The decision is not binary. The right answer depends on the workload, organization, and risk tolerance involved, but the math is becoming more complex as the number of open models enabled increases, from DeepSeek to models now available through cloud marketplaces. Now enterprises actually have real alternatives to the handful of providers that dominated the landscape two years ago.

Falling AI costs and rising usage create a paradox for enterprise budgets

Some enterprise leaders argue that locking in infrastructure investments now could mean paying significantly more in the long run, pointing to Anthropic CEO Dario Amodei’s statement that AI inference costs are falling by about 60% per year.

The emergence of open-source models like DeepSeek and others over the past three years has meaningfully expanded the strategic options available to enterprises willing to invest in the underlying infrastructure.

But while the cost per token is decreasing, usage is increasing at a pace that offsets increased efficiency. This is a version of the Jevons paradox, the economic theory that improving resource efficiency increases rather than reduces total consumption, because lower costs enable wider adoption.

For enterprise budget planners, this means that declining unit costs do not translate into a decline in total billings. An organization that triples its AI usage, while halving costs, still has to spend more than before. The idea is to identify which workloads actually require the most capable and most expensive model, and which can be handled just as well by smaller, cheaper options.

The business case for investing in AI infrastructure resilience

The prescription is not to slow down AI investments, but to build with resilience in mind. The organizations that win will not necessarily be those that move fastest or spend the most; They are building infrastructure and operating models capable of absorbing the next unexpected growth.
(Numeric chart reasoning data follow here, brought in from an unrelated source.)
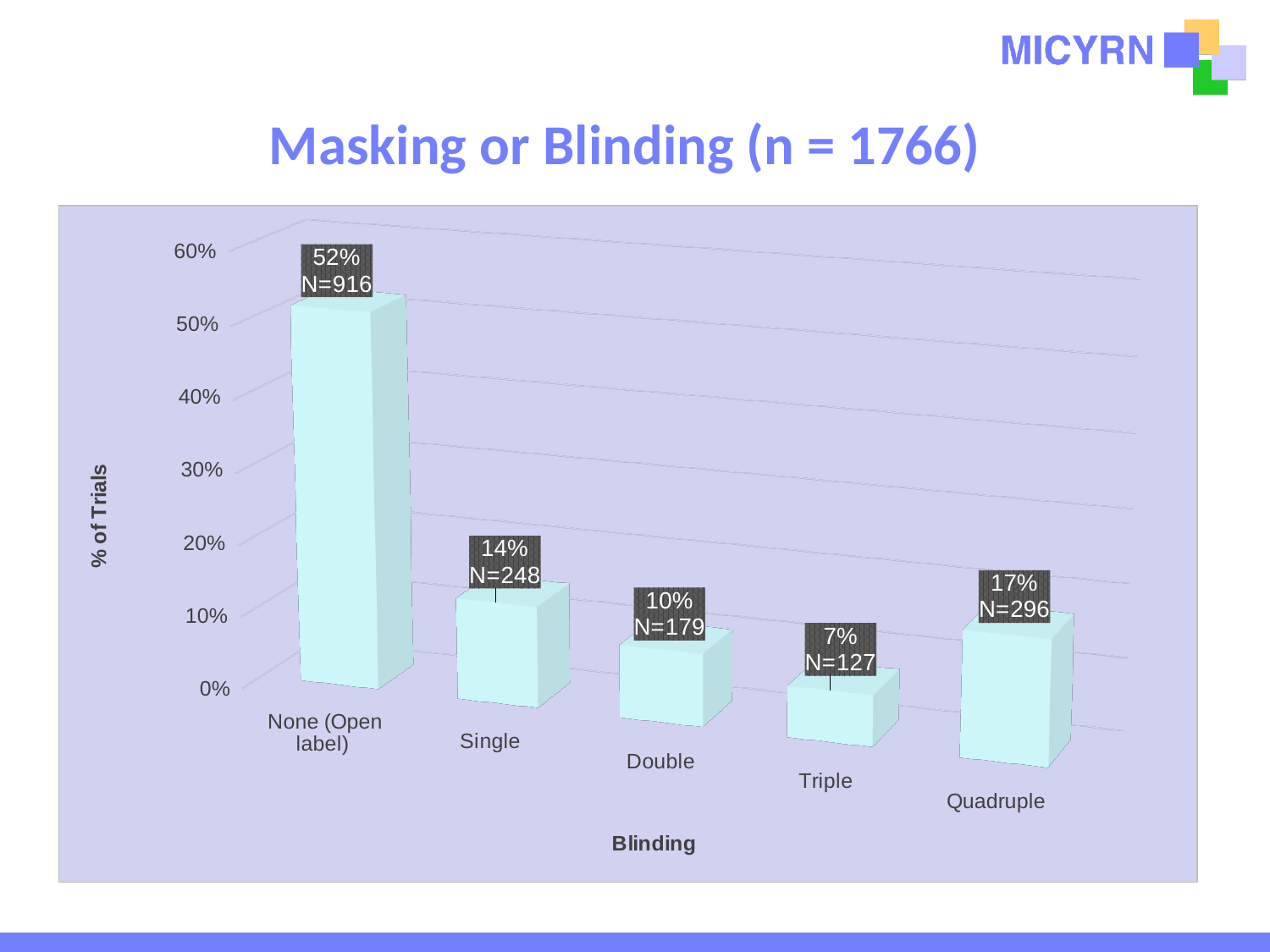
What is the title of the chart on the slide? Masking or Blinding (n = 1766) What percentage of trials were double-blinded? 10% Which blinding category has the lowest percentage of trials? Triple What kind of chart is shown on the slide? Bar chart Which blinding category has the highest percentage of trials? None (Open label) How many trials (N) were single-blinded? N=248 How many blinding categories are shown on the x axis? 5 What percentage of trials used no masking (open label)? 52% What is the difference in percentage points between Quadruple and Triple blinding? 10% What is the N value shown for Quadruple blinding? N=296 Which has a larger share of trials, Single or Quadruple blinding? Quadruple Is the value for None (Open label) greater or less than 50%? greater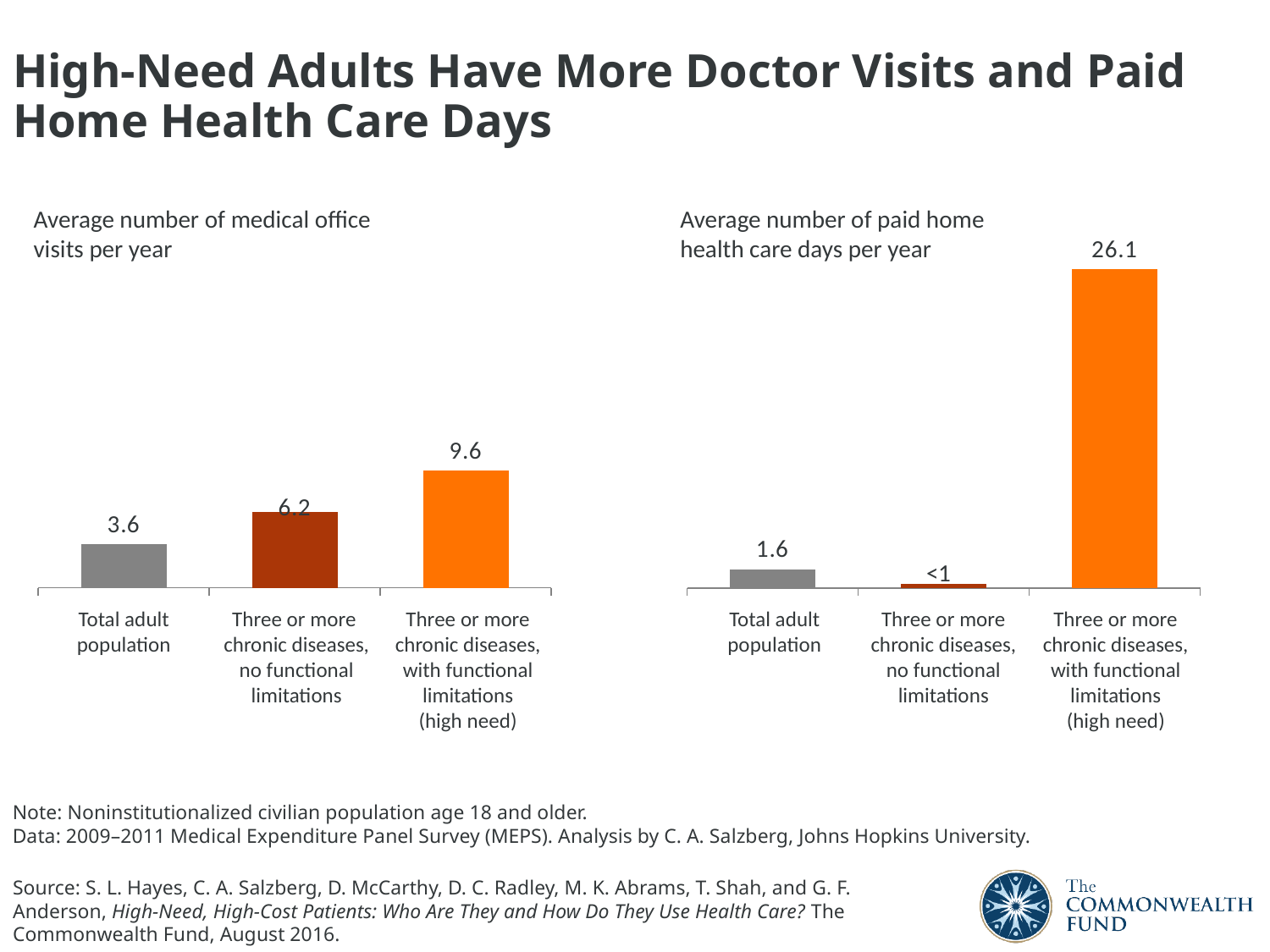
In the left chart (average number of medical office visits per year), which is larger: the value for the total adult population or the value for three or more chronic diseases with no functional limitations? Three or more chronic diseases, no functional limitations How many categories are shown in the right chart (average number of paid home health care days per year)? 3 In the right chart (average number of paid home health care days per year), which category has the lowest value? Three or more chronic diseases, no functional limitations In the left chart (average number of medical office visits per year), what is the value for adults with three or more chronic diseases and no functional limitations? 6.2 In the left chart (average number of medical office visits per year), what is the value for the total adult population? 3.6 In the left chart (average number of medical office visits per year), what is the value for the high-need group (three or more chronic diseases with functional limitations)? 9.6 In the right chart (average number of paid home health care days per year), what is the value for the high-need group? 26.1 What type of chart is the left chart (average number of medical office visits per year)? Bar chart In the right chart (average number of paid home health care days per year), what label is shown for adults with three or more chronic diseases and no functional limitations? <1 In the left chart (average number of medical office visits per year), what is the difference between the high-need group and the total adult population? 6.0 In the left chart (average number of medical office visits per year), which category has the highest value? Three or more chronic diseases, with functional limitations (high need) In the right chart (average number of paid home health care days per year), what is the value for the total adult population? 1.6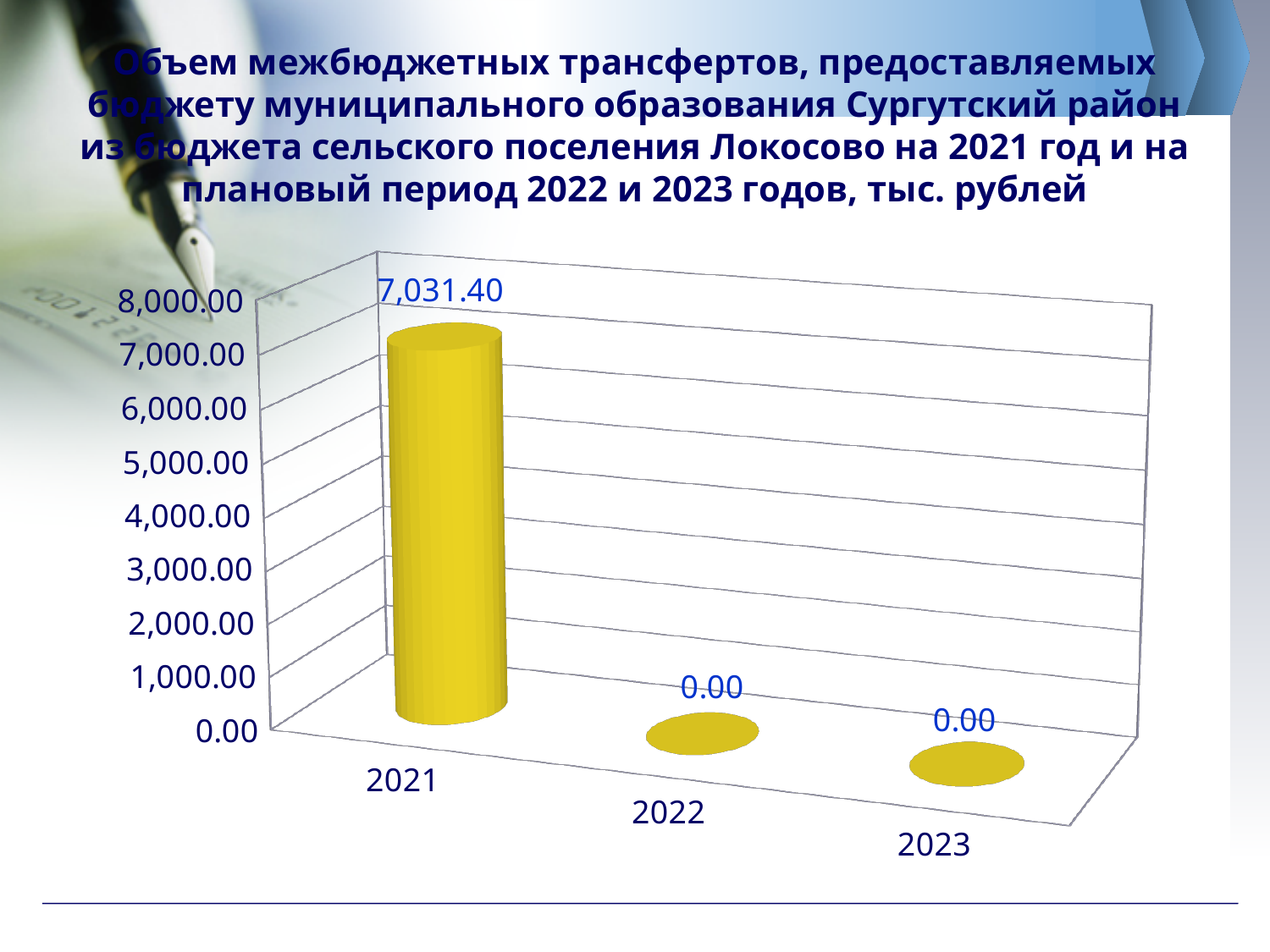
How many years are shown on the x axis? 3 What is the value for 2021? 7,031.40 Which is larger, the value for 2021 or the value for 2023? 2021 What kind of chart is shown on the slide? bar chart Which year has the highest value? 2021 Is the value for 2021 greater or less than 8,000.00? less Is the value for 2021 greater or less than 7,000.00? greater What is the value for 2022? 0.00 Do the values rise or fall from 2021 to 2023? fall What is the highest value shown on the vertical axis? 8,000.00 What is the difference between the values for 2021 and 2022? 7,031.40 What is the value for 2023? 0.00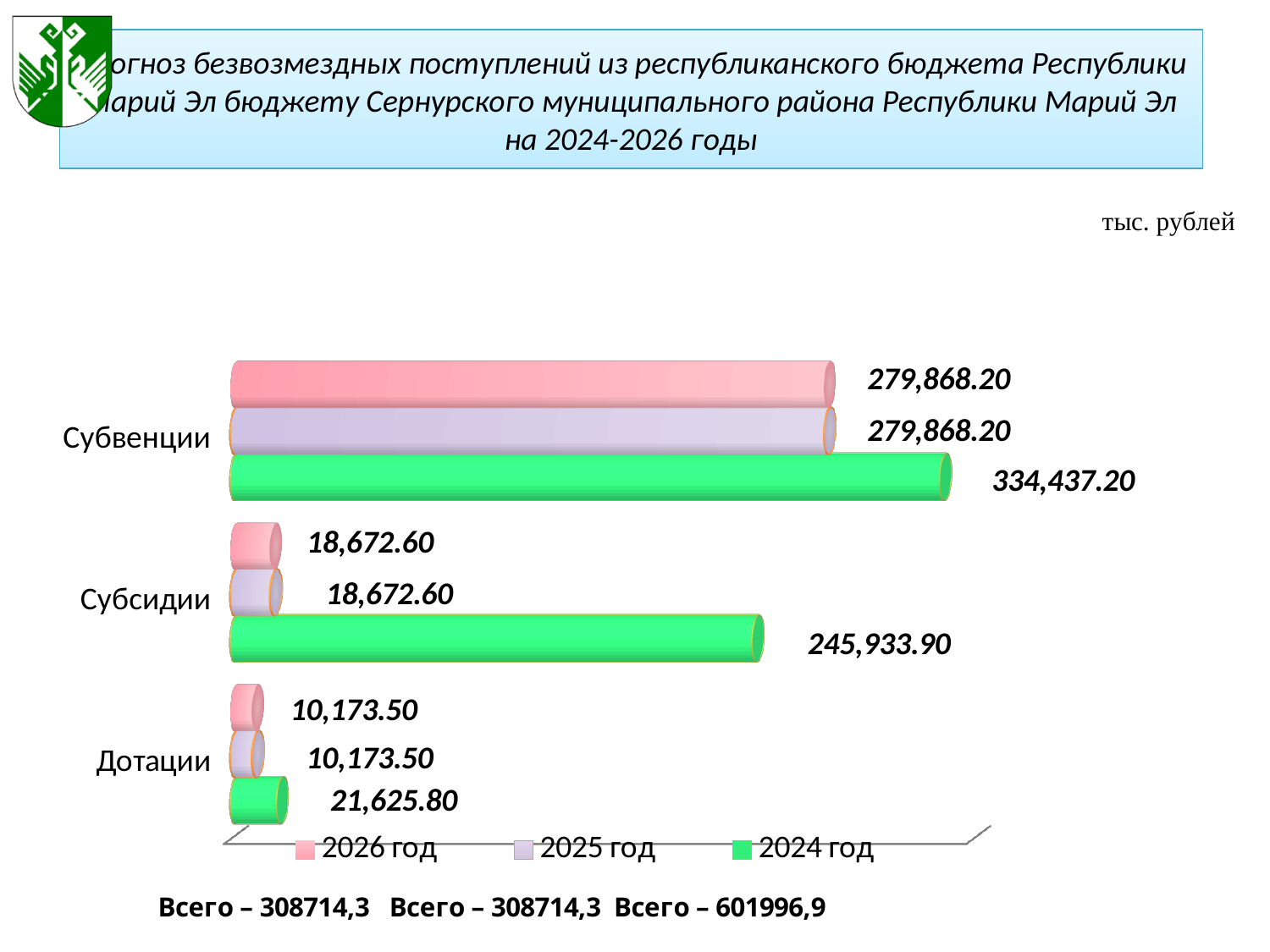
What kind of chart is shown on the slide? Bar chart What is the value for Субсидии in the 2024 год series? 245,933.90 Which category has the highest value in the 2024 год series? Субвенции What is the value for Субвенции in the 2024 год series? 334,437.20 How many categories are shown on the chart? 3 What is the difference between the 2024 год and 2026 год values for Субсидии? 227,261.30 What is the value for Дотации in the 2026 год series? 10,173.50 Which is larger: the 2024 год value for Субсидии or the 2025 год value for Субвенции? 2025 год value for Субвенции Which category has the lowest value in the 2026 год series? Дотации What is the value for Субсидии in the 2025 год series? 18,672.60 What is the difference between the 2024 год and 2025 год values for Субвенции? 54,569.00 How many series does the legend list? 3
"The more you can create some abstractions and give yourself some flexibility, the more you can experiment without increasing costs, but also without putting your business at risk. This is just as important as asking if you are doing everything best practice right now," Explained politely.

But despite how deeply AI discussions have become in enterprise planning cycles, most organizations’ practical experience is still measured in years, not decades.

"It seems like we’ve been doing this forever. We have been doing this for three years," Added politely. "It’s early and it’s moving really fast. You don’t know what’s going to happen next. “But the specifics of what’s going to happen next – you have to have some sense of what that looks like.”

For enterprise leaders who are still calibrating their AI investment strategies, this may be the most practical solution: The goal is not to optimize for today’s cost structure, but to build organizational and technical flexibility to adapt whenever it changes again.